Paul, and all the people I began meeting as my recovery years wore on served as a dirty mirror to my own vindictiveness and mean streak that could come out quickly whenever I was cornered or hurt by someone. Their reaction was mild annoyance, but always followed by love. I still pray that God remove the faults I see the most in myself , fear, insecurity, petty jealousies, and that mean streak I mentioned. Yeah, I have been shat upon and burned way too often, but so have many of the people I have had the opportunity to know in later life, and they have learned to react with kindness.

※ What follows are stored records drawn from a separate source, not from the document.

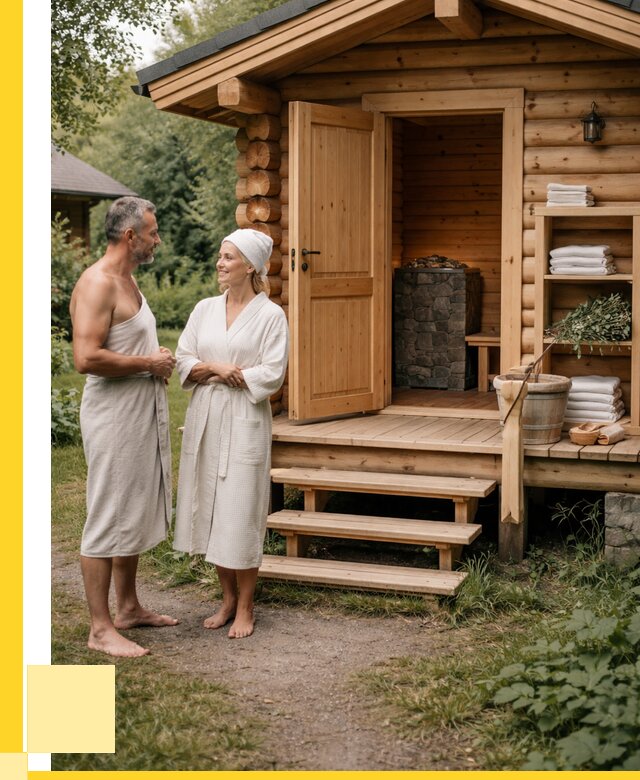 Сауна на дачу под ключ в Азнакаеве от 205240 р. | ЭриданЗнк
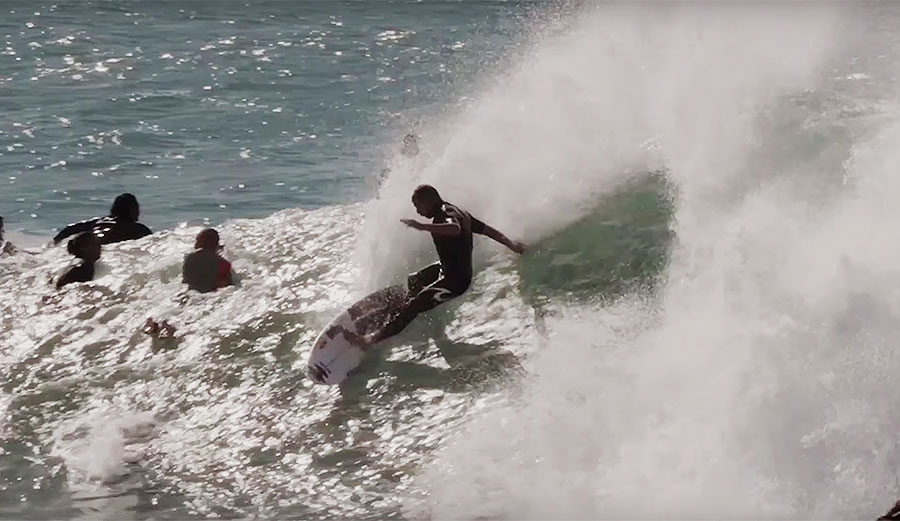 Mick Fanning Surfing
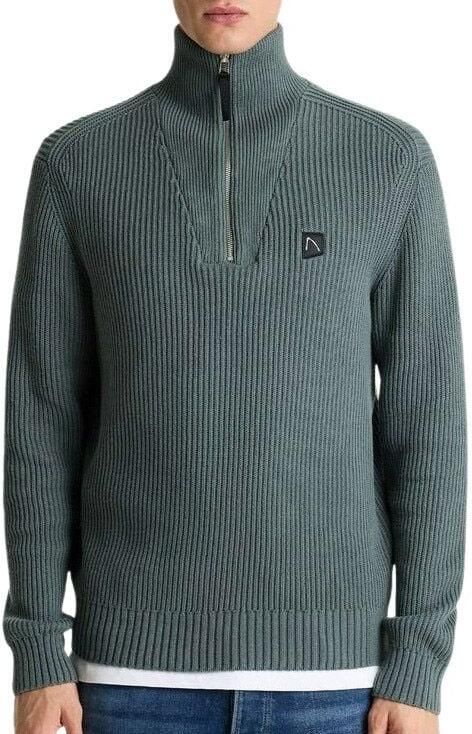 Chasin' Oliver Half Zip Sweater Heren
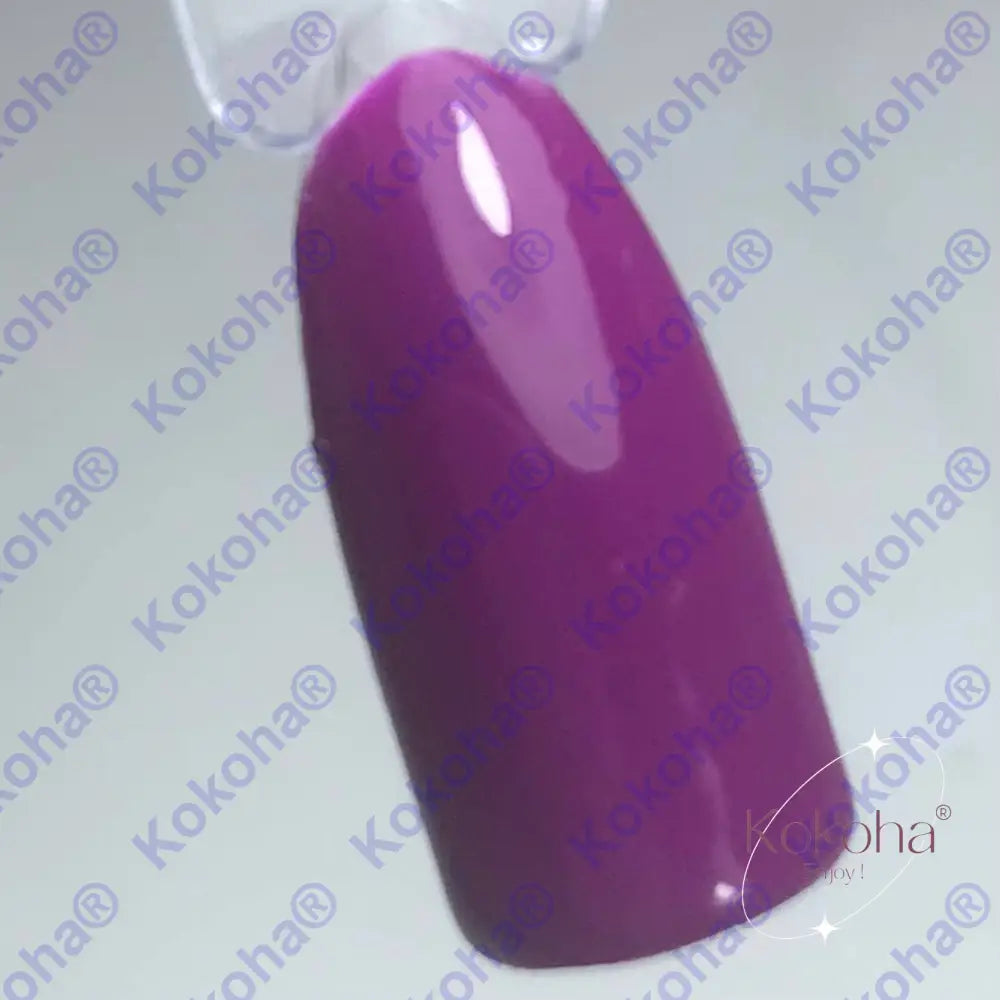 Kit De Press On Nails Unis ’ Les Violets’ I.240 Unis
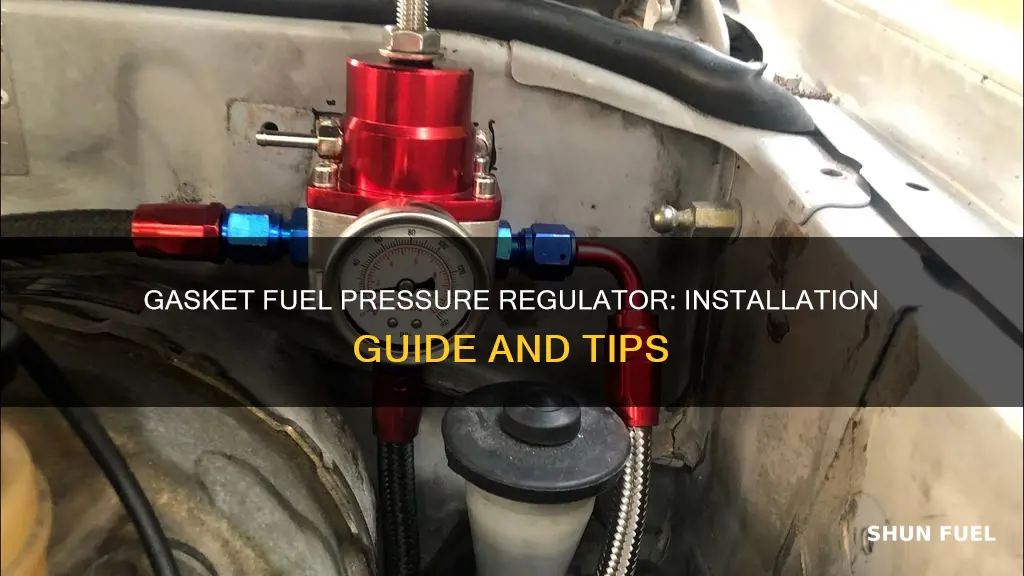 how to install a mr gasket fuel pressure regulator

A couple of other people I met in sobriety have died, the latest being my closest friend and companion Paul, from Cancer. Life is much emptier now, and perhaps it's time to begin attending meetings, just to remain centered and for support.
To the new comer
As I have grown in recovery, it becomes more and more a treasure. The world is a pretty crazy, addicted, angry and out of control place. You see things quite differently in the light of sobriety. What was important, no longer means much, and what was meaningless is now central to my being.
If any of you out there who come upon this journal are new comers to 12 Step, keep coming back, it works if you work it. The payoffs "can" be enormous and life changing.